* begin Text *
Maulana Maududi, its founder, aimed his calls for Islamic revival at middle-class professionals and state employees rather than traditional mullahs. (See Seyyed Vali Reza Nasr, Mawdudi and the Making of Islamic Revivalism, Oxford University Press, 1996.)

Muslim League leaders saw Maulana Maududi as a rival claimant for popular support. However the Jamaat-e-Islami benefited from close ties with Muslim League leaders, such as Punjab chief minister Nawab Iftikhar Mamdot, who were eager to enlist the support of Islamic groups such as the Jamaat.

In December 1947, a group of students inspired by Maulana Maududi's writings formed the Islami Jamiat-e-Talaba (Islamic Students Society, also known as Jamaat or by its initials, IJT). Although essentially the student wing of the Jamaat-e-Islami, the IJT was greatly influenced by the methods of the Egyptian Muslim Brotherhood, which were more radical than the constitutional gradualism advocated by Jamaat-e-Islami. (Musa Khan Jalalzai, Sectarian and Religio-Political Terrorism in Pakistan, Lahore, 1993, pp. 255-56.)

The IJT became involved in student politics, which enabled it to act as a big tent for center-right students opposed to Marxist student groups on Pakistan's college campuses. IJT members clashed violently with rival, mostly leftwing, student groups and engaged in agitation on issues affecting students. In addition to providing a large cadre for recruitment for the Jamaat-e-Islami, the IJT also created a wide circle of "fellow travelers" in Pakistan's educational system, civil services, and the military's officer corps. As IJT members graduated to membership in the parent organization, Jamaat-e-Islami became more overtly political; it no longer stuck to a single modus operandi and was now willing to explore all possible avenues toward expanding its influence and ideology.
* end Text *
Written request 1:
Identify each line in the rows that contains the string "dining", and copy those lines.
The text and the rows are unrelated to each other.
* begin Task inputs *
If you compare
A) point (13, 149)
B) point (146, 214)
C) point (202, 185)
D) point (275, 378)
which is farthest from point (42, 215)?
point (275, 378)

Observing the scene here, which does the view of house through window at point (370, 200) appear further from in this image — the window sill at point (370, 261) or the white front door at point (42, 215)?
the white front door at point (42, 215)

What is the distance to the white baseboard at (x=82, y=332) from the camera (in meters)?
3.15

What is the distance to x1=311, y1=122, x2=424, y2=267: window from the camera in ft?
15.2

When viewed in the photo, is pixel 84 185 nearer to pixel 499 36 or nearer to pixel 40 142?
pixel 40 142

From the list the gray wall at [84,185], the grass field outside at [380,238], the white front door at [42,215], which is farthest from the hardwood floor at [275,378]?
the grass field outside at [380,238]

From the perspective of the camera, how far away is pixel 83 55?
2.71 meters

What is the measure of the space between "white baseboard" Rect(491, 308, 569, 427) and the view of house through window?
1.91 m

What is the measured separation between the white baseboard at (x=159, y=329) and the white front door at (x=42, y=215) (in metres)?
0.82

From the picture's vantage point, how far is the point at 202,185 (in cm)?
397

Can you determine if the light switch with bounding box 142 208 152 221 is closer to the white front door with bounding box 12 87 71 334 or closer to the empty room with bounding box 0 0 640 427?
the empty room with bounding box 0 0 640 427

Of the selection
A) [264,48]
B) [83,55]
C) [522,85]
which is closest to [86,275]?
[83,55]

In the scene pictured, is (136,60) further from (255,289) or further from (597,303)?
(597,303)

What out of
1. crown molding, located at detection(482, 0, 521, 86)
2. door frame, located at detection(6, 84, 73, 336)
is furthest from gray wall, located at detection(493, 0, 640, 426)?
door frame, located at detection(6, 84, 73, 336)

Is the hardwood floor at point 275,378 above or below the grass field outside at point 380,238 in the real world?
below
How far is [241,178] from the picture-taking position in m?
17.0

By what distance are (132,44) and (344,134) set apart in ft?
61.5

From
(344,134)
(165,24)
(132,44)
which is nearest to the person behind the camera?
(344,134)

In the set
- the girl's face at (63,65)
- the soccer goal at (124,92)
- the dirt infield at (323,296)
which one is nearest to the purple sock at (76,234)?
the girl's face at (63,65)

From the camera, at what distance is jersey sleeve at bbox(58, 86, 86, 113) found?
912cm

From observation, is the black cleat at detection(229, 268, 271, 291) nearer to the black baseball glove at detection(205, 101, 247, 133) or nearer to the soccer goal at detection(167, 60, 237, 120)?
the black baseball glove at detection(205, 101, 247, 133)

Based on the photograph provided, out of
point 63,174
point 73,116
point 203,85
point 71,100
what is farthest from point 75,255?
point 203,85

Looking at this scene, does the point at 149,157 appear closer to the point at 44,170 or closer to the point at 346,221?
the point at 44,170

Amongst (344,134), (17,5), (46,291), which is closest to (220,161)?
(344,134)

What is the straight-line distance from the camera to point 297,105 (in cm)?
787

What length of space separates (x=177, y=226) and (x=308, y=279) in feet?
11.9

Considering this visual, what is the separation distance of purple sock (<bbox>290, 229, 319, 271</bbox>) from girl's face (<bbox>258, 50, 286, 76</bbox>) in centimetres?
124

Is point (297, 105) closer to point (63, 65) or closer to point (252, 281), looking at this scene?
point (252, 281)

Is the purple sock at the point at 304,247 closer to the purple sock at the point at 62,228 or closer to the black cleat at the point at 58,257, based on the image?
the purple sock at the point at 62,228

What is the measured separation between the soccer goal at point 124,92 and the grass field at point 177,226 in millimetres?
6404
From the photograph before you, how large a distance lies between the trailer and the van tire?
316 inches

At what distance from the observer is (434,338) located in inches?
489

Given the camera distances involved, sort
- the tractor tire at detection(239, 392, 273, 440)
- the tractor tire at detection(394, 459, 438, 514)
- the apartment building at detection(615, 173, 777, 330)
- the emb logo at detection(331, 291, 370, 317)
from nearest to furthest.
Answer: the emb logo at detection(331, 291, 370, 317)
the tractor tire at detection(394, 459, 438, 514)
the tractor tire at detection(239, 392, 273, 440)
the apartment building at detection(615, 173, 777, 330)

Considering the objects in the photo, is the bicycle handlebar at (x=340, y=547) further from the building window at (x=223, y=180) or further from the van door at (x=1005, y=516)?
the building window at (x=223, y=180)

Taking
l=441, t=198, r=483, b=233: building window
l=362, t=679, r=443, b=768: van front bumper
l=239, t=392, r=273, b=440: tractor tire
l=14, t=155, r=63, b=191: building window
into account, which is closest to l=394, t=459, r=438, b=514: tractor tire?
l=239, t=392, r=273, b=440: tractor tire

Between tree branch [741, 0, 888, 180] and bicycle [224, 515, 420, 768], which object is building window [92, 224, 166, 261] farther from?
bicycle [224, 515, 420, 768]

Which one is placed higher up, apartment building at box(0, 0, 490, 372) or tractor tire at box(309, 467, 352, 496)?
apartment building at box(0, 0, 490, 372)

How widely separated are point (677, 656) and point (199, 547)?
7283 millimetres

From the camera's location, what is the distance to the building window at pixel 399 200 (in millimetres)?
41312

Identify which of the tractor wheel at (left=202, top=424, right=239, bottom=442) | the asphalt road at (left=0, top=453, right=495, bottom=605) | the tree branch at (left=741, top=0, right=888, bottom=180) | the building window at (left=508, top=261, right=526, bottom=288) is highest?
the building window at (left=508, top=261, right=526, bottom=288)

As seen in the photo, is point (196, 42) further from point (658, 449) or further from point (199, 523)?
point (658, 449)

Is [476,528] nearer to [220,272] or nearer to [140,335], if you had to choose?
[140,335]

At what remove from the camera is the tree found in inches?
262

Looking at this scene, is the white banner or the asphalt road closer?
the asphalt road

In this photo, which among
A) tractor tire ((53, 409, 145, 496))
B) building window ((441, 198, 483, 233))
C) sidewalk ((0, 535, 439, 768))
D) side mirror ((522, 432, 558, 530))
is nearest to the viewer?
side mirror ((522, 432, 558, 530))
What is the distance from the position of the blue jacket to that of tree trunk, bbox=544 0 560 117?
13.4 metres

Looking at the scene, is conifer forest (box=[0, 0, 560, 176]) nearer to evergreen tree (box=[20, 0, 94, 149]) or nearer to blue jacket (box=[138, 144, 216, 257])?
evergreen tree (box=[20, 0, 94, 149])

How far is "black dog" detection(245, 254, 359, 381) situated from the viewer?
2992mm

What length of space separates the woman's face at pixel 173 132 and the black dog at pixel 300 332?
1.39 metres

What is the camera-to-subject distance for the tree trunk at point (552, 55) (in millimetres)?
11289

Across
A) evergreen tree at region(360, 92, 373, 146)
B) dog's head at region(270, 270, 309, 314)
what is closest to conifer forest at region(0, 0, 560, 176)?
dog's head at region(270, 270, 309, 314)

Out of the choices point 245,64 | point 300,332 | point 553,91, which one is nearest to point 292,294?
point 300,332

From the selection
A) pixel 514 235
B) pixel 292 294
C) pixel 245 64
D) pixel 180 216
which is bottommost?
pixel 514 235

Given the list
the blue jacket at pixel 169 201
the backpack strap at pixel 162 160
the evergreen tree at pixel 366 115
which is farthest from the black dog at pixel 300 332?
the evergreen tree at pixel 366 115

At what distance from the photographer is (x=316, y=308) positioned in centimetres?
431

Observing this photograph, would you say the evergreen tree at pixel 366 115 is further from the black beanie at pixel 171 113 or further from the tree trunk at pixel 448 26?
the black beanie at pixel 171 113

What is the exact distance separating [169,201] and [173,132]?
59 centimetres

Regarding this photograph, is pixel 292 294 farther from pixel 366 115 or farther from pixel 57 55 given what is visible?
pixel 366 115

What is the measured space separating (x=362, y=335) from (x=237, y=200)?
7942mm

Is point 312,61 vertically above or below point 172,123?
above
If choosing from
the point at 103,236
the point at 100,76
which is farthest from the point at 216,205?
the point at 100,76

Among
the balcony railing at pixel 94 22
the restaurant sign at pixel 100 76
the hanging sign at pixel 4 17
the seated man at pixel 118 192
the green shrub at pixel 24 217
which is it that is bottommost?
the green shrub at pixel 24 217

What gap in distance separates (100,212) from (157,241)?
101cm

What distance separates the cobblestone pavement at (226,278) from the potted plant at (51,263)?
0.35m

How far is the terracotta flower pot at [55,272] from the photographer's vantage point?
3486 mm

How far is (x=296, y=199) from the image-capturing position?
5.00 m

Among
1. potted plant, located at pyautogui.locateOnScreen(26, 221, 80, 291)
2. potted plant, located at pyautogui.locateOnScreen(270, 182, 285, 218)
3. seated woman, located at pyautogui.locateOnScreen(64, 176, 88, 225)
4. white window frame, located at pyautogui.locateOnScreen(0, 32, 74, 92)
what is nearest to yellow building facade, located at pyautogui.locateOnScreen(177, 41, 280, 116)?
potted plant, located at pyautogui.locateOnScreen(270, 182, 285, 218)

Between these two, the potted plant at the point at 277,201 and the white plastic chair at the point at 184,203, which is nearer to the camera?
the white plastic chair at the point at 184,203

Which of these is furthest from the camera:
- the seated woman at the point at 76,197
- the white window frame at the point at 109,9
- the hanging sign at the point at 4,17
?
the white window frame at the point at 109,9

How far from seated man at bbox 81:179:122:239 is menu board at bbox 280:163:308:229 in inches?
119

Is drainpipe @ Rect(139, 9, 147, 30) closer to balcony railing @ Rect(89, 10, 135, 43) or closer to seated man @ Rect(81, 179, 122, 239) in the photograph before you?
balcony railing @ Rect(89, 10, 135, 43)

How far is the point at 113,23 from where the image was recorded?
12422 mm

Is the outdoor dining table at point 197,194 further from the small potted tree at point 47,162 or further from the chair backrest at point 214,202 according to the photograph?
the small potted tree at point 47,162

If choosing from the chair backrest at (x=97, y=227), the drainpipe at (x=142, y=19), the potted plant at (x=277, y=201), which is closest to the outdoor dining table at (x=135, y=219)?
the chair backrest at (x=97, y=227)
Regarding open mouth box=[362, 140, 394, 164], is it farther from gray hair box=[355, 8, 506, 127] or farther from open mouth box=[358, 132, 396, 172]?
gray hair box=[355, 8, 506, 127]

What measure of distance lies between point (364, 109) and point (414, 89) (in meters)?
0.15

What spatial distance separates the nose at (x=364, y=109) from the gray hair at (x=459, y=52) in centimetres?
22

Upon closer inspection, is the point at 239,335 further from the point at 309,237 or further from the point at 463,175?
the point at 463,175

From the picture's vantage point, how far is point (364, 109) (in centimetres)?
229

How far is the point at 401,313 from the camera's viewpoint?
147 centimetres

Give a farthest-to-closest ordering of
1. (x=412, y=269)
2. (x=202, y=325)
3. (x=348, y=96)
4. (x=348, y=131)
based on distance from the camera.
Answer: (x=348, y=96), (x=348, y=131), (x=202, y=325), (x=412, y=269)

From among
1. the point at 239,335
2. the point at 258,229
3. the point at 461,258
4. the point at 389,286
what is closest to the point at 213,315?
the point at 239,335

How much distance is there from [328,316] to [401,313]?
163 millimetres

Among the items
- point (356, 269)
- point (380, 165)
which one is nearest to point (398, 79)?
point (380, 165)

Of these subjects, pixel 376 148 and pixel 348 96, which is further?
* end Task inputs *
Written request 2:
Reproduce verbatim the part of the Jamaat-e-Islami passage that begins at the words "The IJT became" and ends after "influence and ideology.".

Correct result 1:
Is the outdoor dining table at point 197,194 further from the small potted tree at point 47,162 or further from the chair backrest at point 214,202 according to the photograph?
If choosing from the chair backrest at (x=97, y=227), the drainpipe at (x=142, y=19), the potted plant at (x=277, y=201), which is closest to the outdoor dining table at (x=135, y=219)?

Correct result 2:
The IJT became involved in student politics, which enabled it to act as a big tent for center-right students opposed to Marxist student groups on Pakistan's college campuses. IJT members clashed violently with rival, mostly leftwing, student groups and engaged in agitation on issues affecting students. In addition to providing a large cadre for recruitment for the Jamaat-e-Islami, the IJT also created a wide circle of "fellow travelers" in Pakistan's educational system, civil services, and the military's officer corps. As IJT members graduated to membership in the parent organization, Jamaat-e-Islami became more overtly political; it no longer stuck to a single modus operandi and was now willing to explore all possible avenues toward expanding its influence and ideology.